The Berry paradox is a self-referential paradox arising from an expression like "The smallest positive integer not definable in under sixty letters" (a phrase with fifty-seven letters).
Bertrand Russell, the first to discuss the paradox in print, attributed it to G. G. Berry (1867–1928), a junior librarian at Oxford's Bodleian Library. Russell called Berry "the only person in Oxford who understood mathematical logic". The paradox was called "Richard's paradox" by Jean-Yves Girard.
Consider the expression:
"The smallest positive integer not definable in under sixty letters."
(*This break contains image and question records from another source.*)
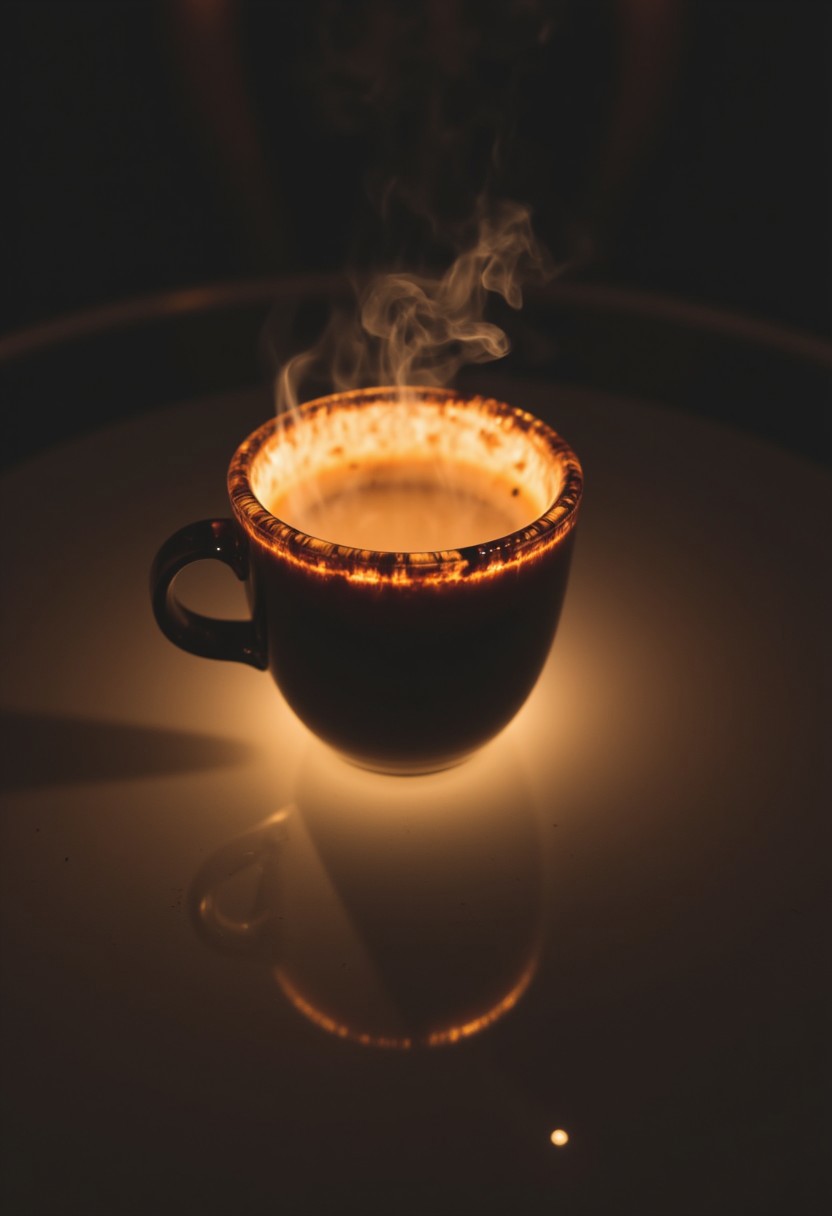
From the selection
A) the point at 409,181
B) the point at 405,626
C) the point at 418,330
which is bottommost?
the point at 405,626

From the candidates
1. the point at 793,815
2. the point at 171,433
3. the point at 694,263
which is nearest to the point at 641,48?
the point at 694,263

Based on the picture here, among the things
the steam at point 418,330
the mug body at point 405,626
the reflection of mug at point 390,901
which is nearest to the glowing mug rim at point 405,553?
the mug body at point 405,626

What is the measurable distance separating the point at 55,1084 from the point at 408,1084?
157 millimetres

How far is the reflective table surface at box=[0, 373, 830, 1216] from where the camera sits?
15.9 inches

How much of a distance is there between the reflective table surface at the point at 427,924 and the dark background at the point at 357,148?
2.72ft

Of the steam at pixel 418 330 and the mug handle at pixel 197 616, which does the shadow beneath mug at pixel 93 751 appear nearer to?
the mug handle at pixel 197 616

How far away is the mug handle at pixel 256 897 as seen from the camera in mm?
492

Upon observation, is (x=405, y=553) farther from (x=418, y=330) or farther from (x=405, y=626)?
(x=418, y=330)

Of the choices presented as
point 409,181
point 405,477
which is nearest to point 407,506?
A: point 405,477

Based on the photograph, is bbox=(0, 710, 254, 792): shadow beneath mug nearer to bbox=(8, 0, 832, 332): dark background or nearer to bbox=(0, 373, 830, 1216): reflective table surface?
bbox=(0, 373, 830, 1216): reflective table surface

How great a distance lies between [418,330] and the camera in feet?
2.93

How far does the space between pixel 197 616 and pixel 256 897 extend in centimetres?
17

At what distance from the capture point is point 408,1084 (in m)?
0.43

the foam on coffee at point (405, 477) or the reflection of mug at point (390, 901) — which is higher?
the foam on coffee at point (405, 477)
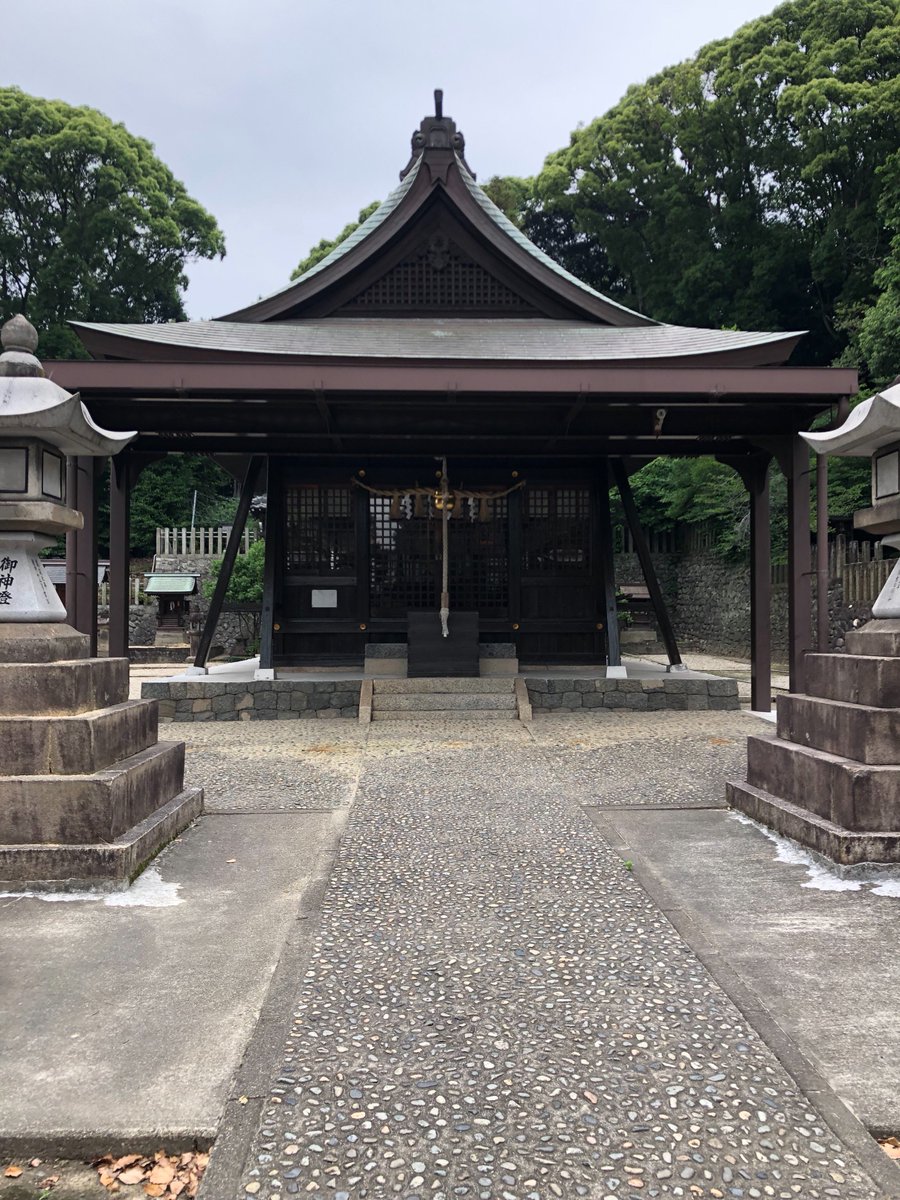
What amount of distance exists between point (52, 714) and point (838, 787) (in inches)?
157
Since there are only twenty-six letters in the English alphabet, there are finitely many phrases of under sixty letters, and hence finitely many positive integers that are defined by phrases of under sixty letters. Since there are infinitely many positive integers, this means that there are positive integers that cannot be defined by phrases of under sixty letters. If there are positive integers that satisfy a given property, then there is a smallest positive integer that satisfies that property; therefore, there is a smallest positive integer satisfying the property "not definable in under sixty letters". This is the integer to which the above expression refers. But the above expression is only fifty-seven letters long, therefore it is definable in under sixty letters, and is not the smallest positive integer not definable in under sixty letters, and is not defined by this expression. This is a paradox: there must be an integer defined by this expression, but since the expression is self-contradictory (any integer it defines is definable in under sixty letters), there cannot be any integer defined by it.
Perhaps another helpful analogy to Berry's Paradox would be the phrase "indescribable feeling". If the feeling is indeed indescribable, then no description of the feeling would be true. But if the word "indescribable" communicates something about the feeling, then it may be considered a description: this is self-contradictory.